Ökumenische Chancen nutzen
Eine weitere, zuerst einmal pragmatische Lösung sind gemeinsam genutzte Gebäude. Für die meisten Konfessionen werden die vorhandenen Gebäude zu groß und sind in der Anzahl zu viele. Da scheint es immer häufiger ein Ausweg zu sein, Gebäude gemeinsam zu nutzen. So kann die kirchliche und konfessionelle Präsenz in der Fläche aufrechterhalten werden, statt sich auf wenige Standorte zu reduzieren. Gemeinsame Neubauten werden eher die Ausnahme sein, sondern es werden eher einige Gebäude verkauft oder umgenutzt und andere vorhandene gemeinsam genutzt. Hauptkriterien, wer bei wem „einzieht“, sind dabei vor allem Alter und Zustand der Gebäude und weniger konfessionelle Eigenheiten. Ökumenische Gemeindezentren, die in früheren Jahrzehnten entstanden sind, zeigen, dass ein gemeinsames Gebäude allein nicht zu mehr oder einem besseren ökumenischen Miteinander führt. Es kann auch weitere Konflikte hervorbringen, da man sich miteinander einigen muss. Und ein funktionierendes Nebeneinander ist weniger mühsam als ein gestaltetes Miteinander. Ob die ökumenische Chance genutzt wird, hängt folglich von den Personen vor Ort ab und erfordert Willen und Engagement.
Mehr Entlastung
Für ein solches Miteinander sind die bestehenden gemeinsamen Angebote eine gute Grundlage; es kann aber auch noch viel weiter reichen. Abgesehen von den Sakramenten ist es mit dem katholischen Kirchenrecht konform, das gesamte kirchliche Leben gemeinsam zu gestalten. *) Und auch bei den Sakramenten gibt es etablierte Formate für Taufen oder Trauungen in einem ökumenischen Gottesdienst. **) Mehr gemeinsame Angebote müssen weder die Aufgabe konfessioneller Eigenheiten noch Mehrarbeit bedeuten. Konfessionelles kann beibehalten werden, wo es am Ort verwurzelt und den Menschen wichtig ist, ansonsten können Doppel- oder Mehrfachstrukturen abgebaut werden. Das Frauenfrühstück, die Kinder- oder Jugendgruppe, der Hauskreis, die Seniorennachmittage, die Exerzitien im Alltag in der Fastenzeit und Vieles mehr können für alle offen sein und von denjenigen angeboten werden, die sich engagieren wollen – unabhängig von ihrer Konfession. Das ermöglicht Begegnung, erhält manche Gruppe am Leben oder ermöglicht sogar ein breiteres Angebot für mehr unterschiedliche Zielgruppen. Diese sogenannte stellvertretende Ökumene ist auch auf hauptamtlicher Ebene möglich: Es müssen nicht alle Konfessionen bei städtischen Anlässen vertreten sein, sondern eine kann alle Christen repräsentieren und auch der Schulgottesdienst kann von einem Zelebranten einer Konfession konfessionsübergreifend gehalten werden. Dann ist Ökumene nicht Mehrarbeit, sondern sogar Entlastung.

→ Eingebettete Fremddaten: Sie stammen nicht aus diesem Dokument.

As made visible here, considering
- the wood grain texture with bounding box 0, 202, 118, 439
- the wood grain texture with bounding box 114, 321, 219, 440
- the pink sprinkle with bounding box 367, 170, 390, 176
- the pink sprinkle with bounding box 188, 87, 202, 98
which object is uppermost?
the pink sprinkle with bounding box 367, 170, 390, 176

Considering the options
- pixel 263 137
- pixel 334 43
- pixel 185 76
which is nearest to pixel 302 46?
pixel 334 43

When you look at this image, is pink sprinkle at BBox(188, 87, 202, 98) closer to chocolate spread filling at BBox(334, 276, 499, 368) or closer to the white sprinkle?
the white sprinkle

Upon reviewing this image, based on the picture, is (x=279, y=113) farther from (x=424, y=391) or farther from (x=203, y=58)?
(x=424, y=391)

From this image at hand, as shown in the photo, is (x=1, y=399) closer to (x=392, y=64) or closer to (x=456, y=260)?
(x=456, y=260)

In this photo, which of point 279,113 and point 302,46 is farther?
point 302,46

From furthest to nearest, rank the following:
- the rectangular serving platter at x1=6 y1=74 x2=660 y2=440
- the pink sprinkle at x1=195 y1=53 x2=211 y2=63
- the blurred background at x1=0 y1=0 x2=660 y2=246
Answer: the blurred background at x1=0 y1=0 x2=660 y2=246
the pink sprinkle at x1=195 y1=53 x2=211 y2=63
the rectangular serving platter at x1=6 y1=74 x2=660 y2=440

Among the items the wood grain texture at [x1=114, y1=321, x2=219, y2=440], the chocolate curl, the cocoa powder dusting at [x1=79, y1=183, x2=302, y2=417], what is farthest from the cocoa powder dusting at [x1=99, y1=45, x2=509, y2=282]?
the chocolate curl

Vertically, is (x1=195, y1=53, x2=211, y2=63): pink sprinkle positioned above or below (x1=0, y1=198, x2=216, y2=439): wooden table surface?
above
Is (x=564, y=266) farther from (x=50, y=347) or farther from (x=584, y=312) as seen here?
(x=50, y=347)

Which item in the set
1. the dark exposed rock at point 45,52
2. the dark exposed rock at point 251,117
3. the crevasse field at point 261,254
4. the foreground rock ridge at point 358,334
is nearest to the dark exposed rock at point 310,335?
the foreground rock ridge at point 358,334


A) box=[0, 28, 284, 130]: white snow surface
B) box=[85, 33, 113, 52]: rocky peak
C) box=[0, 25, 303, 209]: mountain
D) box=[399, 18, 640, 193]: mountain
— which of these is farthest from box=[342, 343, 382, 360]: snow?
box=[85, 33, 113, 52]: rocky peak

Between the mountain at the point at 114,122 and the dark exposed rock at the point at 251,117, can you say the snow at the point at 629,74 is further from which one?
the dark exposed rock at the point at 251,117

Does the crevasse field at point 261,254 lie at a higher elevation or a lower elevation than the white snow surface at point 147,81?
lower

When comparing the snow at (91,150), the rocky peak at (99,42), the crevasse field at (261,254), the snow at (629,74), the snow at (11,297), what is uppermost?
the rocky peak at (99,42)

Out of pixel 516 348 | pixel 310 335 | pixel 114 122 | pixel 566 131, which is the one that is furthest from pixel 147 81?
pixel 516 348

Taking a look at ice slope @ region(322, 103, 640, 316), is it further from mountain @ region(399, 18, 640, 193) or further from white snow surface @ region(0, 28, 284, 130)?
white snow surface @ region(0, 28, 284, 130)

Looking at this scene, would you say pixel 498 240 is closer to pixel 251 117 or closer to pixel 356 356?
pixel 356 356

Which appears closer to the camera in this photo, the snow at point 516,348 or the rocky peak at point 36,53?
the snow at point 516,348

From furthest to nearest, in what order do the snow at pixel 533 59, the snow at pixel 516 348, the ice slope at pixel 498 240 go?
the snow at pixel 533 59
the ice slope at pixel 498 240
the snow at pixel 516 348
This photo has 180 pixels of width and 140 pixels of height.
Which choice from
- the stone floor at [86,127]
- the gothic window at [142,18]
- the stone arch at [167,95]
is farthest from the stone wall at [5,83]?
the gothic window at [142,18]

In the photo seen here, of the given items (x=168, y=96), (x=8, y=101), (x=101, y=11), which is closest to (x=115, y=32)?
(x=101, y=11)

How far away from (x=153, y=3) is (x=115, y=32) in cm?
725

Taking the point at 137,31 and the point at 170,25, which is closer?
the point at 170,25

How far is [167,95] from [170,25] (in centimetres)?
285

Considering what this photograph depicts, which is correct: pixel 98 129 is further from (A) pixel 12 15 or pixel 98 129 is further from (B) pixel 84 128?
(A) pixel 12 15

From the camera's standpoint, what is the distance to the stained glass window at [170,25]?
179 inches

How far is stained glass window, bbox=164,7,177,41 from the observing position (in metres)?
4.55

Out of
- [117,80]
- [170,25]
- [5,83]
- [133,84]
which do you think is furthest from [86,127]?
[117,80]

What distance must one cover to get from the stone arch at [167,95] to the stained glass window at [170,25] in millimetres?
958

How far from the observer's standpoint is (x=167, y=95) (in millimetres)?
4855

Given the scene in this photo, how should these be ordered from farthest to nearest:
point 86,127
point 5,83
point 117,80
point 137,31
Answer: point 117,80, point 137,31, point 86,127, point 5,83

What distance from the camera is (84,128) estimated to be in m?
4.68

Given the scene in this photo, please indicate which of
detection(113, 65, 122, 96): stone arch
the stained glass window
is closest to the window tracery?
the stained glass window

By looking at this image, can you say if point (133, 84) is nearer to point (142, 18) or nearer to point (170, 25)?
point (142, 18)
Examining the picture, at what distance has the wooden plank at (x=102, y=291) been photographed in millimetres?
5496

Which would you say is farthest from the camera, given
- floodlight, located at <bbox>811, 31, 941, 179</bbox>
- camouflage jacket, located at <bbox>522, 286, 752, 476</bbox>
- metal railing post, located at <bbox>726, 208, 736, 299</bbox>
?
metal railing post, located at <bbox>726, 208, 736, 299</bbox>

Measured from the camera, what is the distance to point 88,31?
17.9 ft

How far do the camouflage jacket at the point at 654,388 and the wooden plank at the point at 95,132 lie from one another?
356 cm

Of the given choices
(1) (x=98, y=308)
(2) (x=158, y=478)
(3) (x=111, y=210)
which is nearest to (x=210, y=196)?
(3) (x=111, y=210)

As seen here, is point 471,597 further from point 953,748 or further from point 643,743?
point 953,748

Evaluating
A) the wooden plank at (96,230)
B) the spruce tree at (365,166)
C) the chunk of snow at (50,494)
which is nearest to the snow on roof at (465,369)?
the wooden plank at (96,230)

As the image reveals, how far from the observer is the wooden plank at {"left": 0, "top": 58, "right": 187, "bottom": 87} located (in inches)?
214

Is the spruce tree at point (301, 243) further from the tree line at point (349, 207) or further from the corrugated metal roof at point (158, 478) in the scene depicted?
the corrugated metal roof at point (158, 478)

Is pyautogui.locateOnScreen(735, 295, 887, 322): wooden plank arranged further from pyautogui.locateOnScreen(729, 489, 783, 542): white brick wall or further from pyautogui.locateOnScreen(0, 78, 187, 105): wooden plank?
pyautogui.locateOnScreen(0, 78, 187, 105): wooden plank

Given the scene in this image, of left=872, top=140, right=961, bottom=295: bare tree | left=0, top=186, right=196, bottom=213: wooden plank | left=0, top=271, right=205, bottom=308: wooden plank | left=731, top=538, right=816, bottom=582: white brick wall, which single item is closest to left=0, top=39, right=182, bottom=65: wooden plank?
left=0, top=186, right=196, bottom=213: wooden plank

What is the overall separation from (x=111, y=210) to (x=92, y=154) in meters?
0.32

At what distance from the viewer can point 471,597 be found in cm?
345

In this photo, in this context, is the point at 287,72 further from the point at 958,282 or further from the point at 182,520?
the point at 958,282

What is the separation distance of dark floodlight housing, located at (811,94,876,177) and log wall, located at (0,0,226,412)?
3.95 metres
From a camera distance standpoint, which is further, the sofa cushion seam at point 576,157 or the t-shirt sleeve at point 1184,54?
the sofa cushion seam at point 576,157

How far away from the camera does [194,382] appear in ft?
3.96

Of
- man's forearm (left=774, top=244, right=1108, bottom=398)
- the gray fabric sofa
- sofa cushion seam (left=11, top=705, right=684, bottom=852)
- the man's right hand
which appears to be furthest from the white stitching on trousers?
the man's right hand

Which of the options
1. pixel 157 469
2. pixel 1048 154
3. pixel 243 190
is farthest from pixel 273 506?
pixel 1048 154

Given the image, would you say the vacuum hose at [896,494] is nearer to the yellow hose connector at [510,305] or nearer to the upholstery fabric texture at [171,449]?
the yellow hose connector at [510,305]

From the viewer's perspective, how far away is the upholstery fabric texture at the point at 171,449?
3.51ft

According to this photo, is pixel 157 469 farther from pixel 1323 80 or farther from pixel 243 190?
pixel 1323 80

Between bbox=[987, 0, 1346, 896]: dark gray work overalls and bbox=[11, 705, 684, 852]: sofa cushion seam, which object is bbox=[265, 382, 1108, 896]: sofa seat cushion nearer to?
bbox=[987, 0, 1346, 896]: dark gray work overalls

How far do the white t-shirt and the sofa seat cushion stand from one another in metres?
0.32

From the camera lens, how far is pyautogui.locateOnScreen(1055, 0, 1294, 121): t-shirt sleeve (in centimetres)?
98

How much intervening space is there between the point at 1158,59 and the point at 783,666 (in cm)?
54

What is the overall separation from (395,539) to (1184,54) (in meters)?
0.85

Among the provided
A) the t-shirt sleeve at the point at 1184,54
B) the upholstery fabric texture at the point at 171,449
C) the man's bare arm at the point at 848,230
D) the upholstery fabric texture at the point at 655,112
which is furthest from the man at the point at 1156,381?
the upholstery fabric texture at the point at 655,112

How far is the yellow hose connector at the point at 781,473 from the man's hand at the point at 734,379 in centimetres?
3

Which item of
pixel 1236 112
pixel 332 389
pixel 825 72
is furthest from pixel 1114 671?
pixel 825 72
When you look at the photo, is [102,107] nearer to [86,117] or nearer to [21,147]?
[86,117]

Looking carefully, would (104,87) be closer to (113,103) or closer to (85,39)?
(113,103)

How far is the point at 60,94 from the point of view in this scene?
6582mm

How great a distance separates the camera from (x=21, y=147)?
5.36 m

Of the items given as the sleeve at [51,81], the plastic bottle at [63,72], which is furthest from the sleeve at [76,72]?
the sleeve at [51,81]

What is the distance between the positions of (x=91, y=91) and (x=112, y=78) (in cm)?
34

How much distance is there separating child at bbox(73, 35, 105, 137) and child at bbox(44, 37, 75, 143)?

Daneben braucht es weiterhin konfessionelle und gemeinsame Angebote, aber die Angebote können je nach Ressourcen und Bedürfnissen am Ort variiert und gemischt werden. Und bei allem ist noch mehr in den Blick zu nehmen: Ökumene ist mehr als zwei. Kooperationspartner sind nicht nur die evangelisch-landeskirchlichen Gemeinden, sondern ebenfalls die verschiedenen Freikirchen, die Orthodoxie oder die neuapostolische Kirche. Hier gibt es noch viel kennenzulernen und Schätze zu entdecken.